*Passage*:
— start —

Stephen Jay Greenblatt (born November 7, 1943) is an American Shakespearean, literary historian, and author. He has served as the John Cogan University Professor of the Humanities at Harvard University since 2000. Greenblatt is the general editor of The Norton Shakespeare (2015) and the general editor and a contributor to The Norton Anthology of English Literature.

Greenblatt is one of the founders of new historicism, a set of critical practices that he often refers to as "cultural poetics"; his works have been influential since the early 1980s when he introduced the term. Greenblatt has written and edited numerous books and articles relevant to new historicism, the study of culture, Renaissance studies and Shakespeare studies and is considered to be an expert in these fields. He is also co-founder of the literary-cultural journal Representations, which often publishes articles by new historicists. His most popular work is Will in the World, a biography of Shakespeare that was on The New York Times Best Seller list for nine weeks. He won the Pulitzer Prize for General Non-Fiction in 2012 and the National Book Award for Nonfiction in 2011 for The Swerve: How the World Became Modern.

Life and career
 Ever since I was quite young I’ve been fascinated by the idea that something would hit you — not just that you would find something, but that something would find you.

— end —

*Provided material*:
— start —

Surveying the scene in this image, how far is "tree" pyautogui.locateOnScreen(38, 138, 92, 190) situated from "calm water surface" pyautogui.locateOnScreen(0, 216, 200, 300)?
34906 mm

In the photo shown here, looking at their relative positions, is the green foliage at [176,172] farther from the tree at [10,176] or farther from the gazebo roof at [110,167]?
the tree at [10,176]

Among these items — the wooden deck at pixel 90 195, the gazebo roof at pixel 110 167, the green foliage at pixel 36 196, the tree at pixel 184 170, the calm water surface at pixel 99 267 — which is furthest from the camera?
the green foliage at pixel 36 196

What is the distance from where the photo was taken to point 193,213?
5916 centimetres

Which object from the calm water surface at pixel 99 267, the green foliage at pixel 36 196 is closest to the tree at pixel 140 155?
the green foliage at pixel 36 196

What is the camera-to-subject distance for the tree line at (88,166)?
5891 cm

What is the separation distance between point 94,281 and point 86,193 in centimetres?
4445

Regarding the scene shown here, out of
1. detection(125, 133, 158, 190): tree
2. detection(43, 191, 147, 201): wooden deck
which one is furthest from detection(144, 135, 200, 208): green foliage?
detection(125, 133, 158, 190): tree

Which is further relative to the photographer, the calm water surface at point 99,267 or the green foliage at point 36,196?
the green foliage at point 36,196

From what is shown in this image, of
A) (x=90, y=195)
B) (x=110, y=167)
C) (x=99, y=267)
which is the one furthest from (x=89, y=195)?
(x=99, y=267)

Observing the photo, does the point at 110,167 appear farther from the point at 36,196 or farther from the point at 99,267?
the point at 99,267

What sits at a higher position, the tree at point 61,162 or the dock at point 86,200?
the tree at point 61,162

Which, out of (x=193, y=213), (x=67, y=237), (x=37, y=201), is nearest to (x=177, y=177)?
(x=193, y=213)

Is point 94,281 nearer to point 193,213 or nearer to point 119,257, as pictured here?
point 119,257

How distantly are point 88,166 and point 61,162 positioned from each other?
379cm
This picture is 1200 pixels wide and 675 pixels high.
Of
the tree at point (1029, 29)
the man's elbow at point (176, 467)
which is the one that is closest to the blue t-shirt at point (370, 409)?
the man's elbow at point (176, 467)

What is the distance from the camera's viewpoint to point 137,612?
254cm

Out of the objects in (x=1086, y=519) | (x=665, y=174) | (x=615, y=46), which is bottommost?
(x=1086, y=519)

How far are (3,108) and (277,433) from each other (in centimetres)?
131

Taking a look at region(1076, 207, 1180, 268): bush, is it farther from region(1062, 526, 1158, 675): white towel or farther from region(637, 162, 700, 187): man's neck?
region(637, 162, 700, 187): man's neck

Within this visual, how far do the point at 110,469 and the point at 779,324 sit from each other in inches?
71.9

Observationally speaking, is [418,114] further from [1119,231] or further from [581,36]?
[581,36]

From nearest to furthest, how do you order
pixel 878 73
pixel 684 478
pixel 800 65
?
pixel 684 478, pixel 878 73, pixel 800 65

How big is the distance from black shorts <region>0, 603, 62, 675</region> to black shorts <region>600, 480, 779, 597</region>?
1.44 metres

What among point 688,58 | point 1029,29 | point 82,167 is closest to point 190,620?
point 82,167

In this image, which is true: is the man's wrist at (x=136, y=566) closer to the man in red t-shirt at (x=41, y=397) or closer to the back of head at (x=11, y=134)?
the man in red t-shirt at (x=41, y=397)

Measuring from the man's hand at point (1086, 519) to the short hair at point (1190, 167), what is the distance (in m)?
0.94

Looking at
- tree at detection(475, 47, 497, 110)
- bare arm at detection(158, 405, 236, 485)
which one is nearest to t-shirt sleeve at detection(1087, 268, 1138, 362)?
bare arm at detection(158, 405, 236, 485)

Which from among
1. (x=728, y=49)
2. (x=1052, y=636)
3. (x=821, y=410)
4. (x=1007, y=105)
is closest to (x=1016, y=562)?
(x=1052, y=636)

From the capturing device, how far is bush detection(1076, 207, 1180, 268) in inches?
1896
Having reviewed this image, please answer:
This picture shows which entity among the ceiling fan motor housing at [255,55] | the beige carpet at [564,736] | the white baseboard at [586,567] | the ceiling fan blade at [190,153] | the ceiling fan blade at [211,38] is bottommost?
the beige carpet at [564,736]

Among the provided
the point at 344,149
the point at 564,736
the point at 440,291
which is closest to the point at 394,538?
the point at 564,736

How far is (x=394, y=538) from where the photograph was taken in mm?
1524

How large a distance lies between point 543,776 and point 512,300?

— end —

*Set problem*:
According to the passage on Stephen Greenblatt, for how many weeks was Will in the World on The New York Times Best Seller list?

*Task output*:
Nine weeks.